Passage: Begin

Financial company ClearView has paid out $730,000 to more than 200 customers over poor life insurance advice.
The corporate watchdog on Wednesday announced ClearView had completed a remediation program after reviewing 4,269 advice files from 279 advisers.
That resulted in 215 policyholders being compensated to the tune of $730,138, while another 21 opted for non-financial remediation.
The Australian Securities and Investments Commission first identified ClearView’s wrongdoing as part of a life-insurance industry review in 2014.
The regulator said its main concerns were inadequate needs-based analysis, explanation of funding insurance premiums with superannuation, consideration of premium affordability issues and disclosure of replacement products.
Financial adviser Jason Churchill’s conduct was also singled out, with the staffer later agreeing to undergo additional training and be placed under strict supervision.
A broader ClearView review of its advisors conceded they hadn’t provided adequate needs analysis to customers.
The ASX-listed business also refunded more than $1.5 million to 16,000 customers in February 2018 after pressuring them to buy life insurance over the phone.
Later that year at the banking royal commission, ClearView admitted to breaching anti-hawking laws by making 300,000 unsolicited cold calls over a three-year span.
ClearView shares fell to a more than five year low of 56 cents earlier this month after climbing as high as $1.75 in January 2018.

Passage: End
Provided records: Begin

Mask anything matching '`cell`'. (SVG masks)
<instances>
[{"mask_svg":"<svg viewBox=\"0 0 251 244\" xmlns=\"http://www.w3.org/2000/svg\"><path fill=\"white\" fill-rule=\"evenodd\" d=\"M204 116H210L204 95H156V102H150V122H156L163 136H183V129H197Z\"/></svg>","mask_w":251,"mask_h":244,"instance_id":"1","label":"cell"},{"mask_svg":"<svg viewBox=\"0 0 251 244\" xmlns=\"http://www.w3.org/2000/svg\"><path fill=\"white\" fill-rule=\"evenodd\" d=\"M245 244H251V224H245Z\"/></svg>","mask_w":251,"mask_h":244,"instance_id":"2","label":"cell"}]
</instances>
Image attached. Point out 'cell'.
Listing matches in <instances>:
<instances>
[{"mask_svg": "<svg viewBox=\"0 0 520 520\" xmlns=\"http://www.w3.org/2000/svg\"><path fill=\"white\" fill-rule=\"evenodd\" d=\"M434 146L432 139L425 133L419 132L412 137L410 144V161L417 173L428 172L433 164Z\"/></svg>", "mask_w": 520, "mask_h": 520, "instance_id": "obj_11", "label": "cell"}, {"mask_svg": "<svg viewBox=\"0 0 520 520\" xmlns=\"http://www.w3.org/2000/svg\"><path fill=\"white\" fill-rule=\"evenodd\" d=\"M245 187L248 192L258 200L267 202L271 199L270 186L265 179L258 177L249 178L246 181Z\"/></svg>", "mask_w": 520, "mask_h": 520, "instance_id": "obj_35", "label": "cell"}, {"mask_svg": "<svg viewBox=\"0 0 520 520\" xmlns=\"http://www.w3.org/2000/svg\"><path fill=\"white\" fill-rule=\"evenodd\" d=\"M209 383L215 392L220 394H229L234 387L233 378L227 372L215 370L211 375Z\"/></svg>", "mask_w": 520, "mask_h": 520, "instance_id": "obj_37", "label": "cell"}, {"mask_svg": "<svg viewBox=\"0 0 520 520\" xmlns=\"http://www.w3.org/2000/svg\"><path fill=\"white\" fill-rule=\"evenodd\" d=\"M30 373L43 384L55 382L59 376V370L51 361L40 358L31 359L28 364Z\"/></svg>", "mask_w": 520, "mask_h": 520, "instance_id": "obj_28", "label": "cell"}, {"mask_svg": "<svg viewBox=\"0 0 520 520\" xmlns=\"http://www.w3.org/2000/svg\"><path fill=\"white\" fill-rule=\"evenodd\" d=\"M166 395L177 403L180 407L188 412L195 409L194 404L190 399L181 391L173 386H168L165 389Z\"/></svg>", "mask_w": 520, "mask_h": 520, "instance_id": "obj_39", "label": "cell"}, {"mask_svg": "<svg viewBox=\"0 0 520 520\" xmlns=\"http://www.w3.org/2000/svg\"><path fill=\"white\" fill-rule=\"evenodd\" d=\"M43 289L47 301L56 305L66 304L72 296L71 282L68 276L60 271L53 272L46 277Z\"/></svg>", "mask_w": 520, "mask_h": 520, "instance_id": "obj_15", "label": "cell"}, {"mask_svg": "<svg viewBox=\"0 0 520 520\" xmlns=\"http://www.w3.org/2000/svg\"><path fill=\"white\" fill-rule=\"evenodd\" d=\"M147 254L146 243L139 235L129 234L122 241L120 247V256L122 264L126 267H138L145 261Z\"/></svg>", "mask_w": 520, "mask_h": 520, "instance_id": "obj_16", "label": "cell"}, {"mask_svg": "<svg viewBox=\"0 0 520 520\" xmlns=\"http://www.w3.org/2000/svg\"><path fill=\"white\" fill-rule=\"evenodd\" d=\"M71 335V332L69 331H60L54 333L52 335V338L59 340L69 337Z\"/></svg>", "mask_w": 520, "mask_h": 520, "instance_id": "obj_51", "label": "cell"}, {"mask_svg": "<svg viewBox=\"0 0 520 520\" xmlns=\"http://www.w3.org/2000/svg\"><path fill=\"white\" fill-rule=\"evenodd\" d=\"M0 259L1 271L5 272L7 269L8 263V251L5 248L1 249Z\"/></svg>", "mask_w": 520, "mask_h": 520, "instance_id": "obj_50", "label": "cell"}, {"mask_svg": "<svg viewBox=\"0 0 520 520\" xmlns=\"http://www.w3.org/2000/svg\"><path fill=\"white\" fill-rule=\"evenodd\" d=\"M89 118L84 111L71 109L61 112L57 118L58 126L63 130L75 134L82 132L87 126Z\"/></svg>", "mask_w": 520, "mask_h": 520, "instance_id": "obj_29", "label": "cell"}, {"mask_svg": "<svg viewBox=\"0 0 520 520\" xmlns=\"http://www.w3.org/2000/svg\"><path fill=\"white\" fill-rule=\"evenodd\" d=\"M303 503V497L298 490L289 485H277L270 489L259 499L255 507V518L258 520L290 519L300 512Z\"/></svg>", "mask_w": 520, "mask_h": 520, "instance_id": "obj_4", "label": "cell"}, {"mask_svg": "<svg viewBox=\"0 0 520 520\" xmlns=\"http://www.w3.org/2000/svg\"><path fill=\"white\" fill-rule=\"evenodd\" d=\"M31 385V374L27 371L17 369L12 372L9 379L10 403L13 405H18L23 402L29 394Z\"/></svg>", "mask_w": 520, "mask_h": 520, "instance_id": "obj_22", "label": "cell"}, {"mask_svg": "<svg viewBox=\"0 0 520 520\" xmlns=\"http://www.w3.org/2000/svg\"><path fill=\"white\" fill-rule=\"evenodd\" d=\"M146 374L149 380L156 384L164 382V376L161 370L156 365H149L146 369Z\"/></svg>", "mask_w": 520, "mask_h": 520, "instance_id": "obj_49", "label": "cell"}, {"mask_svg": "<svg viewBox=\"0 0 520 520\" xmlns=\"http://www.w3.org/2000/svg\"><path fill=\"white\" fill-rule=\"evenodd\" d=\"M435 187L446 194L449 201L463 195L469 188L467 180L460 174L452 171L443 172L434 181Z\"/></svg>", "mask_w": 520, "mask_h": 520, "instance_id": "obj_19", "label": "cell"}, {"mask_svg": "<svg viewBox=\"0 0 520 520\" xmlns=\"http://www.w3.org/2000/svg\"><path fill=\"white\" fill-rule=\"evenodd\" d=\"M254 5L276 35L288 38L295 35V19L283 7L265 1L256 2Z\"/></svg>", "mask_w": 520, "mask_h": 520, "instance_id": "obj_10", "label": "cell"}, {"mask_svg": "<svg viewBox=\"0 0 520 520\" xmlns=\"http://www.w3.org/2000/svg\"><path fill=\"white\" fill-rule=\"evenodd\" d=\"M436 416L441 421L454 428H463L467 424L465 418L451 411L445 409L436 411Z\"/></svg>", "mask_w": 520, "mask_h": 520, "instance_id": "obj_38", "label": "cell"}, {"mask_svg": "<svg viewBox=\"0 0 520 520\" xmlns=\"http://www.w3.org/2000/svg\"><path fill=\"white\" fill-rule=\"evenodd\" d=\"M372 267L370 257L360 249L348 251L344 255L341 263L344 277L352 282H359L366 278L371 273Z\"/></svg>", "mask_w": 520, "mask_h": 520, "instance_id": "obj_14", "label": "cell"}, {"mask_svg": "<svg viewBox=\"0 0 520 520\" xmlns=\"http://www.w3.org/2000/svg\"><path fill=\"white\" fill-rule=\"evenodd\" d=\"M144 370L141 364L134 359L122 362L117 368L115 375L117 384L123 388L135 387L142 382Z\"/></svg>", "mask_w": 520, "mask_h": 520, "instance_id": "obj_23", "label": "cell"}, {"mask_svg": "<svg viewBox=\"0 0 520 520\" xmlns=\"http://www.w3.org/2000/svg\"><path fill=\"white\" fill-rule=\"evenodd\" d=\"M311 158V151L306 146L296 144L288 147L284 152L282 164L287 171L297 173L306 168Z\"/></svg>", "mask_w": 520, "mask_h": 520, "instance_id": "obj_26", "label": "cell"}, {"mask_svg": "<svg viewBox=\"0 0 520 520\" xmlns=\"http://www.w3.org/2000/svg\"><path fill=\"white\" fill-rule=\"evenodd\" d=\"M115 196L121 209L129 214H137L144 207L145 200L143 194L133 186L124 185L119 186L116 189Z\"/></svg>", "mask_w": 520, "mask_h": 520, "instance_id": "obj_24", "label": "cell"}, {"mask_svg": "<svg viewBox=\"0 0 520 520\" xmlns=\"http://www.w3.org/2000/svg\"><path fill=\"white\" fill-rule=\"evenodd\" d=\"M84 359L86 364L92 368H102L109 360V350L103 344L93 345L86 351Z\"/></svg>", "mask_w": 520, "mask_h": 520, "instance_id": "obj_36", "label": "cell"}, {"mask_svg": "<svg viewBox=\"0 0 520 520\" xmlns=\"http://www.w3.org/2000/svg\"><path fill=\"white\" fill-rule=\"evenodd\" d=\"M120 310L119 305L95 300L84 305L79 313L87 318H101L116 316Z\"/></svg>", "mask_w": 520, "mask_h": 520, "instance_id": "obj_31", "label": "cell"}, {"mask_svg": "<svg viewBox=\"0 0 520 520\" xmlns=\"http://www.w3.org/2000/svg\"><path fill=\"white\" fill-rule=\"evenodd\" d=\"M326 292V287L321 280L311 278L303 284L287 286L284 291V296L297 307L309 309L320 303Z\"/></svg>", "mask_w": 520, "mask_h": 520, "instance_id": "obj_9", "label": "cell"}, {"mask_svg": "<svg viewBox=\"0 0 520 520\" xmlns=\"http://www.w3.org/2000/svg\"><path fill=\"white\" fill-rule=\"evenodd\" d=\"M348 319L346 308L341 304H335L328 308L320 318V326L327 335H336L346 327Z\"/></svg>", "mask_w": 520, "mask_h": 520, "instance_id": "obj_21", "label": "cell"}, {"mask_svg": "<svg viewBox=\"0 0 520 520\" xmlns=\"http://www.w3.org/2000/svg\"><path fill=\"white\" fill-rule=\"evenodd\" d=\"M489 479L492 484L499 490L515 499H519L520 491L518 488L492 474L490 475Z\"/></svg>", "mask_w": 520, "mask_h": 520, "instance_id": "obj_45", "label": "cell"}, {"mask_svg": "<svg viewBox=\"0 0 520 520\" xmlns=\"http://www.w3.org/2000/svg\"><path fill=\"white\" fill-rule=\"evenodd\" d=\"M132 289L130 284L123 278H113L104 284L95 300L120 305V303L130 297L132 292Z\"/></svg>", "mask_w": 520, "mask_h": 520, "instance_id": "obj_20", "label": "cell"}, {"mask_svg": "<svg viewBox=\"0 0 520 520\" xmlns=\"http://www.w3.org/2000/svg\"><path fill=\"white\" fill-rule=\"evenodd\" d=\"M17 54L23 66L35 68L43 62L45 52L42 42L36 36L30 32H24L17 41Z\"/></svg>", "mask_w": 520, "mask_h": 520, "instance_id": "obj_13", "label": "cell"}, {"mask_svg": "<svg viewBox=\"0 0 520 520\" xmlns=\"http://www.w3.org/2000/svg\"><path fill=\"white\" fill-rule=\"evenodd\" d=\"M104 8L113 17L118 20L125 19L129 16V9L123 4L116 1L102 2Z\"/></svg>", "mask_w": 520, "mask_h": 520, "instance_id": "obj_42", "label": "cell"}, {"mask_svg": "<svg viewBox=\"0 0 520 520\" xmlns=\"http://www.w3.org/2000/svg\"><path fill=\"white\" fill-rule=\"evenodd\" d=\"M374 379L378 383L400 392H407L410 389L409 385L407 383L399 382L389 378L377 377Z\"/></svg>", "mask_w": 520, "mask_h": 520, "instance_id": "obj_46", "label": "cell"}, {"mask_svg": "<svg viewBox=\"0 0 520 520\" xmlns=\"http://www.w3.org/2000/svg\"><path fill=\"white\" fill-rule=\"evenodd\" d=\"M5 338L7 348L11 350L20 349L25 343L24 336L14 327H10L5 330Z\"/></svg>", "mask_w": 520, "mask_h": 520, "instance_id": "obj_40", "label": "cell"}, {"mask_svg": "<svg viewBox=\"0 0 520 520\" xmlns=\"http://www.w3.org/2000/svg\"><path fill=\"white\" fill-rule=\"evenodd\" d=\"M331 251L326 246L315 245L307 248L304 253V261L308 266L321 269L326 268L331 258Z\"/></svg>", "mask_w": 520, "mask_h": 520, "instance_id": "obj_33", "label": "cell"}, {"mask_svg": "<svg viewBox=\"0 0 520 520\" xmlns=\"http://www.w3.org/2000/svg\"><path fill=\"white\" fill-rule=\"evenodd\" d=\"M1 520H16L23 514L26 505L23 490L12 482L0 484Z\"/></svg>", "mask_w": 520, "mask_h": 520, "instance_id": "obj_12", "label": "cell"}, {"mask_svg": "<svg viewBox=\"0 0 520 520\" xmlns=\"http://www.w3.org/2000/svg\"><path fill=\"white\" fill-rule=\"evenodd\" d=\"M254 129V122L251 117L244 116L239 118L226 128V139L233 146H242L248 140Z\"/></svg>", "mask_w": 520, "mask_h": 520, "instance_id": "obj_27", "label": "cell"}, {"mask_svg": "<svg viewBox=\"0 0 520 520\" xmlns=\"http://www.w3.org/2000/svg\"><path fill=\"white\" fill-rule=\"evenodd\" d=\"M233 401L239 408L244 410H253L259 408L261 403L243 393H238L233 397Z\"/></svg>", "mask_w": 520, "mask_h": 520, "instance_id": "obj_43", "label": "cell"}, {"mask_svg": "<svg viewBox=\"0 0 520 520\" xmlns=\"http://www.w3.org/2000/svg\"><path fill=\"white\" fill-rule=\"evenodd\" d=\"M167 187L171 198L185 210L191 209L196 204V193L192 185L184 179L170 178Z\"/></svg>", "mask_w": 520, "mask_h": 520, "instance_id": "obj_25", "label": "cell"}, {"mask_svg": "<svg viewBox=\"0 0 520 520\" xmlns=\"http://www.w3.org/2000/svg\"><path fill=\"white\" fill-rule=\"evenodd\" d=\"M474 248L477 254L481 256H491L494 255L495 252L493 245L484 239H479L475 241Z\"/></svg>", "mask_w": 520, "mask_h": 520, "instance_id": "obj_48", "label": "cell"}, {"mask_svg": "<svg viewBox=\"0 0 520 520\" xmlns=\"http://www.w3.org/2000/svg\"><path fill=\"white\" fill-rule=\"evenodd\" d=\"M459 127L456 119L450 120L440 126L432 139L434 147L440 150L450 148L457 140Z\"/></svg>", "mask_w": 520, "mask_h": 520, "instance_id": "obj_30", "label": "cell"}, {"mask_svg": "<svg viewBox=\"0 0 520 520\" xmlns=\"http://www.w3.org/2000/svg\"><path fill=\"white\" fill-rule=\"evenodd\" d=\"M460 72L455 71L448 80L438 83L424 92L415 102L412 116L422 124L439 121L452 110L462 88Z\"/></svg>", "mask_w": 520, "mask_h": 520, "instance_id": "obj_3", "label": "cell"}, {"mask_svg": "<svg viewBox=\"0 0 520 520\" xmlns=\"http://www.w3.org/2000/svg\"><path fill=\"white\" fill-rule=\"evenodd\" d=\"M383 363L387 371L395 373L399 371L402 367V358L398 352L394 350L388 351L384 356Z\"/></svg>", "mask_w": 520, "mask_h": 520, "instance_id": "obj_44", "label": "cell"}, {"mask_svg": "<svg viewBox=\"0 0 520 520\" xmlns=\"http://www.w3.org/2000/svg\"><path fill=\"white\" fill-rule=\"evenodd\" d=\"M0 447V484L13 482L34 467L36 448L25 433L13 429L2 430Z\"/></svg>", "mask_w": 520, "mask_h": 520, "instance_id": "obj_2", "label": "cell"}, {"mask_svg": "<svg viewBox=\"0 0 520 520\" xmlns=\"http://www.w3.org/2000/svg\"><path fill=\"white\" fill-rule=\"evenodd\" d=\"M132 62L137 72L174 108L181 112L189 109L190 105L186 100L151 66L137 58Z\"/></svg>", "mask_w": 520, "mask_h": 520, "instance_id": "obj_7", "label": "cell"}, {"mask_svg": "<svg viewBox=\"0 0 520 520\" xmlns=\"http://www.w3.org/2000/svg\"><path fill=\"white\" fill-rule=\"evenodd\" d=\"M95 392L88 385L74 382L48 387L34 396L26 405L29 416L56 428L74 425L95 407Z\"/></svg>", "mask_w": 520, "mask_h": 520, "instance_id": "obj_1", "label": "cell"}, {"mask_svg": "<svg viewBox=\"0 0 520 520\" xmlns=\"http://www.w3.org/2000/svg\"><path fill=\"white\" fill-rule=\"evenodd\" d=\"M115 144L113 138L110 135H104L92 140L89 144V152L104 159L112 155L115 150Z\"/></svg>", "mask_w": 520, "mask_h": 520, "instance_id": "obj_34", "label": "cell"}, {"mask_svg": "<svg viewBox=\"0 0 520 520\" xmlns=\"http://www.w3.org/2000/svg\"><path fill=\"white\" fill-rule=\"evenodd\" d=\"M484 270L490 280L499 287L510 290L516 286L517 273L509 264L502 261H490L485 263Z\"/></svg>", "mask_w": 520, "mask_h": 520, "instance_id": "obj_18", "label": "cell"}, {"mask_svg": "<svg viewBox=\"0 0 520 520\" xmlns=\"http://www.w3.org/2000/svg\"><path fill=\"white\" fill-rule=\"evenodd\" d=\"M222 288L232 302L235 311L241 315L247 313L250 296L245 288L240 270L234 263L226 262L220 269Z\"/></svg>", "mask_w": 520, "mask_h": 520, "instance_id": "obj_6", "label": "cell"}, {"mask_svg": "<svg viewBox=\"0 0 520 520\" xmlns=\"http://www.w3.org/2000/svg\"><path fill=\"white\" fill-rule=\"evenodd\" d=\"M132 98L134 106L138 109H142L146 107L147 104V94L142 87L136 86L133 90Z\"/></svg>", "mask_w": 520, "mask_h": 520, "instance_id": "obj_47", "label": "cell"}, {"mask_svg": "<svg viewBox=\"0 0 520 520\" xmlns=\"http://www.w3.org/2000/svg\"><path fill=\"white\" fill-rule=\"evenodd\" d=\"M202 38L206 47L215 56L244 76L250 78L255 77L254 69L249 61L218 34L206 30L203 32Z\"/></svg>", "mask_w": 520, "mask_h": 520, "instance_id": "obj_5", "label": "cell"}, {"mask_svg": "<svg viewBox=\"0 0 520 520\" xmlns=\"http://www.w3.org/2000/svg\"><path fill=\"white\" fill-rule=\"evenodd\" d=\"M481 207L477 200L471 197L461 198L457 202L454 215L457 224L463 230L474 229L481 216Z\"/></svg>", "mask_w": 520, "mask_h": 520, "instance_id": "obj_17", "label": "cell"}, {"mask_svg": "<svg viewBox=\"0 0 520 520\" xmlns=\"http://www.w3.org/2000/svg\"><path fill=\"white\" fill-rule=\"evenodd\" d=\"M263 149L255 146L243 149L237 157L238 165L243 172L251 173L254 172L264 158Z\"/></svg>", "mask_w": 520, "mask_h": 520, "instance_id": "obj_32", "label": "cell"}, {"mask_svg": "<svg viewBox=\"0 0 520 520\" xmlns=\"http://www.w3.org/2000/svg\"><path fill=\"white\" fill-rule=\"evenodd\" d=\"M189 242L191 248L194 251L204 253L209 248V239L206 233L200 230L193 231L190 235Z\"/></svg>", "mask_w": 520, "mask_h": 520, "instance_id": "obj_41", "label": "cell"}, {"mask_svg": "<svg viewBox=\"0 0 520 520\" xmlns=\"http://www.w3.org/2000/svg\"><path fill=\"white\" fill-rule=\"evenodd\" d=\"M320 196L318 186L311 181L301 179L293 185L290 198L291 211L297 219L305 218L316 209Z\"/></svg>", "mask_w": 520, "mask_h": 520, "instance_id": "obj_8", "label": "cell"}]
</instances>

Provided records: End

Instructions to follow – In the ClearView article, why did ClearView pay $730,138 to 215 policyholders? Answer in one to three sentences.

Solution to this task – ClearView paid them over poor life insurance advice. The compensation came from a remediation program in which ClearView reviewed 4,269 advice files from 279 advisers.